A recipe by Marco · Executive Chef · Cookbookverse Kitchen
Prep
10 min
Cook
20 min
Serves
4
Difficulty
Easy
Pancakes
Berry Compote
In a large bowl, whisk together the flour, sugar, baking powder, baking soda, and salt. In another bowl, combine the ricotta cheese, milk, eggs, lemon juice, lemon zest, and vanilla extract. Gently stir the wet ingredients into the dry ingredients until just combined. Avoid overmixing.
Heat a non-stick skillet over medium heat and add a small amount of butter. Pour 1/4 cup portions of batter onto the skillet. Cook until bubbles form on the surface, about 2-3 minutes. Flip and cook for an additional 2 minutes, or until golden brown. Repeat with the remaining batter.
In a small saucepan, combine the mixed berries, sugar, and lemon juice. Cook over medium heat for about 5-7 minutes, stirring occasionally, until the berries are softened and the mixture has thickened slightly.
Stack the pancakes on plates and spoon the warm berry compote over the top.
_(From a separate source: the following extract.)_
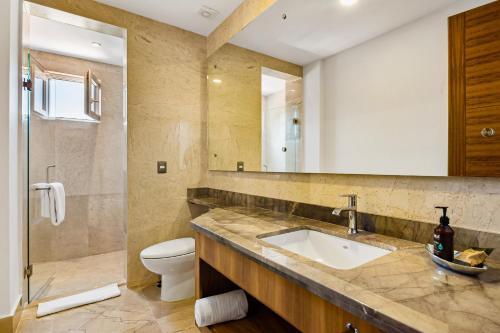 y baño con lavabo, aseo y espejo. en Blue Horizon 901, en Puerto Vallarta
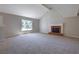 Spacious living room features a fireplace, neutral paint colors, and plush carpet at 785 Redland Dr, Jonesboro, GA 30238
Serve immediately and enjoy your bright and flavorful breakfast.
Origin story
Lemon Ricotta Pancakes are a delightful twist on the traditional pancake, drawing inspiration from the Italian use of ricotta in desserts and pastries. The addition of lemon brings a fresh, zesty flavor that pairs wonderfully with sweet berries, making it a favorite in many brunch spots.